But the United States was too new. It was exciting, exhilarating even, but he missed the familiar landscapes that had been his home for so long.
He relocated to London in the early 1960's, working in the music industry as a sessions musician. He was versatile on guitar, piano and drums but focused primarily on guitar work. It would not do to raise too many questions about what a prodigy he was at such varied instruments.
By 1966 he was firmly ensconced in the London studio scene. He was versatile enough that he had steady work for multiple studios, but he found himself more frequently at Abbey Road Studios.
He had developed a friendship with Geoff Emerick, a studio engineer at Abbey Road, and joined him as an observer for recording sessions from time to time. There were musicians through the ages that had touched and fascinated Maglor. Vivaldi. Bach. Mozart, of course. Chopin. Verdi. His friend Ravel.
This was different. The energy, enthusiasm and outright creativity of these boys was mesmerizing. Maglor loved to watch them bounce ideas and riffs off each other, bantering into the night. A part of him envied their closeness. It made him miss his brothers so much that he sometimes had to excuse himself to Geoff and head home instead.
He was surprised on a blustery November day to be called in to Abbey Road Studios, ostensibly for a gig on bass for a session, but instead he was ushered into George Martin's private office.
He found a very pale George Martin, a dazed Geoff Emerick and a distraught appearing third man who was introduced to him as Brian Epstein, the Beatles manager.
"Finn, thank you for coming in on such short notice," George said, shaking his hand and motioning for him to sit. Maglor had been using the name Finn McLaurie professionally. It was easy to remember and close enough to his father name Kanafinwë and his mother name Macalaurë that he felt comfortable with it. Shortening those names to Finn McLaurie had worked well for him.
Maglor looked from George to Geoff. Brian was pacing.
"Finn, we've call you here for a bass gig, but it isn't exactly a typical session job," Geoff said.
"Not a session gig?" Maglor repeated. "I'm not sure I know what you mean, Geoff."
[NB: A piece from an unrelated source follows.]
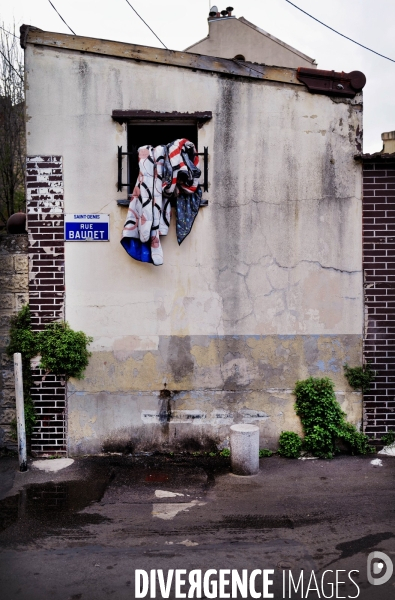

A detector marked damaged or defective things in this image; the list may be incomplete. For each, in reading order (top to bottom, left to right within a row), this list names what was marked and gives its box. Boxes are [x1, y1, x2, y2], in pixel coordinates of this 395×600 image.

cracked plaster wall [24, 44, 364, 452]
George moved to stand in front of Maglor, leaning back on his desk and pinching the bridge of his nose with his fingers absently. "Finn," George took over, "We have a big problem and we need your help." He paused and frowned, glancing briefly at the still-pacing Brian. He looked back at Maglor.
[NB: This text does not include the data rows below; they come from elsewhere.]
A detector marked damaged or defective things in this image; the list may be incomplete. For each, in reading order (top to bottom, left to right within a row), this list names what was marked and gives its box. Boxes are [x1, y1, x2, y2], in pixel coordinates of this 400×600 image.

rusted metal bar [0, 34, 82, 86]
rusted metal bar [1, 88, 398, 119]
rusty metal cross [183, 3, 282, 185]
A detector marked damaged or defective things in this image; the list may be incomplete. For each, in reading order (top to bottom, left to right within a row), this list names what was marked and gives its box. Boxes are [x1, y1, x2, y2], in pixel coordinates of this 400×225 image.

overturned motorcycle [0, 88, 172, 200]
"Finn. Paul McCartney was killed in a car accident yesterday," George finally said, running his hand through his hair.
"Paul," Maglor said. "You're saying Paul is dead?" He couldn't quite believe that bright, funny young man with the lovely voice was gone. "I don't . . . I don't know what to say George. I'm absolutely gutted to hear it." He looked from George to Geoff again. "I'm so sorry to hear this but I'm not sure what this has to do with me. Surely they aren't going to be recording anything so soon after. . . after this," he finished awkwardly.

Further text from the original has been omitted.